The only course of treatment as of now is to provide symptomatic relief and intensive care support in case the patient is seriously ill. The good news is children rarely have a serious infection, and most people below 50 years of age recover easily. The bad news, particularly for older people—like me—are that they are more likely to be seriously affected. The older you are, more the possibility of a serious infection.
The world and India, is now at a tipping point. The WHO Director General Dr Tedros Adhanom Ghebreyesus briefing on COVID-19 on 6 March 2020 said:
As cases increase, we are continuing to recommend that all countries make containment their highest priority.

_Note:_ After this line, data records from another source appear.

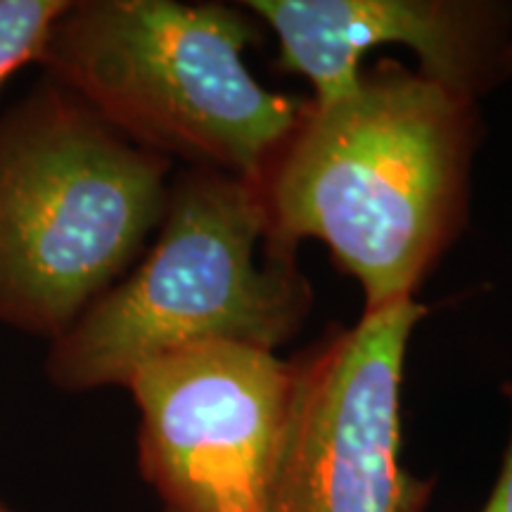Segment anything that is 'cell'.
<instances>
[{
  "label": "cell",
  "mask_w": 512,
  "mask_h": 512,
  "mask_svg": "<svg viewBox=\"0 0 512 512\" xmlns=\"http://www.w3.org/2000/svg\"><path fill=\"white\" fill-rule=\"evenodd\" d=\"M479 143V100L377 62L351 95L311 100L268 164L271 245L325 242L361 285L363 316L413 299L465 230Z\"/></svg>",
  "instance_id": "1"
},
{
  "label": "cell",
  "mask_w": 512,
  "mask_h": 512,
  "mask_svg": "<svg viewBox=\"0 0 512 512\" xmlns=\"http://www.w3.org/2000/svg\"><path fill=\"white\" fill-rule=\"evenodd\" d=\"M259 29L242 5L69 0L36 64L133 145L259 183L311 102L249 72Z\"/></svg>",
  "instance_id": "2"
},
{
  "label": "cell",
  "mask_w": 512,
  "mask_h": 512,
  "mask_svg": "<svg viewBox=\"0 0 512 512\" xmlns=\"http://www.w3.org/2000/svg\"><path fill=\"white\" fill-rule=\"evenodd\" d=\"M313 304L297 254L271 245L256 181L185 166L157 242L136 271L50 342L46 375L67 394L126 387L145 363L204 342L275 351Z\"/></svg>",
  "instance_id": "3"
},
{
  "label": "cell",
  "mask_w": 512,
  "mask_h": 512,
  "mask_svg": "<svg viewBox=\"0 0 512 512\" xmlns=\"http://www.w3.org/2000/svg\"><path fill=\"white\" fill-rule=\"evenodd\" d=\"M171 169L36 81L0 114V325L60 339L162 226Z\"/></svg>",
  "instance_id": "4"
},
{
  "label": "cell",
  "mask_w": 512,
  "mask_h": 512,
  "mask_svg": "<svg viewBox=\"0 0 512 512\" xmlns=\"http://www.w3.org/2000/svg\"><path fill=\"white\" fill-rule=\"evenodd\" d=\"M427 309L403 299L335 330L292 366L278 444L252 512H422L432 479L403 465L401 384Z\"/></svg>",
  "instance_id": "5"
},
{
  "label": "cell",
  "mask_w": 512,
  "mask_h": 512,
  "mask_svg": "<svg viewBox=\"0 0 512 512\" xmlns=\"http://www.w3.org/2000/svg\"><path fill=\"white\" fill-rule=\"evenodd\" d=\"M138 467L164 512H252L283 430L292 366L240 342L159 356L128 380Z\"/></svg>",
  "instance_id": "6"
},
{
  "label": "cell",
  "mask_w": 512,
  "mask_h": 512,
  "mask_svg": "<svg viewBox=\"0 0 512 512\" xmlns=\"http://www.w3.org/2000/svg\"><path fill=\"white\" fill-rule=\"evenodd\" d=\"M242 8L278 36L280 72L311 81L313 102L351 95L361 57L411 48L427 79L482 100L510 79L512 5L496 0H249Z\"/></svg>",
  "instance_id": "7"
},
{
  "label": "cell",
  "mask_w": 512,
  "mask_h": 512,
  "mask_svg": "<svg viewBox=\"0 0 512 512\" xmlns=\"http://www.w3.org/2000/svg\"><path fill=\"white\" fill-rule=\"evenodd\" d=\"M69 0H0V88L24 64L38 62Z\"/></svg>",
  "instance_id": "8"
},
{
  "label": "cell",
  "mask_w": 512,
  "mask_h": 512,
  "mask_svg": "<svg viewBox=\"0 0 512 512\" xmlns=\"http://www.w3.org/2000/svg\"><path fill=\"white\" fill-rule=\"evenodd\" d=\"M501 392L505 399L510 401V408H512V382H505ZM482 512H512V430H510L508 446H505V453H503L501 472H498V479L494 489H491L489 498H486Z\"/></svg>",
  "instance_id": "9"
},
{
  "label": "cell",
  "mask_w": 512,
  "mask_h": 512,
  "mask_svg": "<svg viewBox=\"0 0 512 512\" xmlns=\"http://www.w3.org/2000/svg\"><path fill=\"white\" fill-rule=\"evenodd\" d=\"M0 512H17V510H12L8 503H3V501H0Z\"/></svg>",
  "instance_id": "10"
},
{
  "label": "cell",
  "mask_w": 512,
  "mask_h": 512,
  "mask_svg": "<svg viewBox=\"0 0 512 512\" xmlns=\"http://www.w3.org/2000/svg\"><path fill=\"white\" fill-rule=\"evenodd\" d=\"M508 62H510V76H512V41H510V50H508Z\"/></svg>",
  "instance_id": "11"
}]
</instances>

We continue to call on countries to find, test, isolate and care for every case, and to trace every contact.
Slowing down the epidemic saves lives, and it buys time for preparedness and for research and development.
Every day we can slow down the epidemic is another day hospitals can prepare themselves for cases.
Every day we slow down the epidemic is another day governments can prepare their health workers to detect, test, treat and care for patients.
This is our challenge in India right now, as in other countries where the epidemic has yet to break out. How ready are we?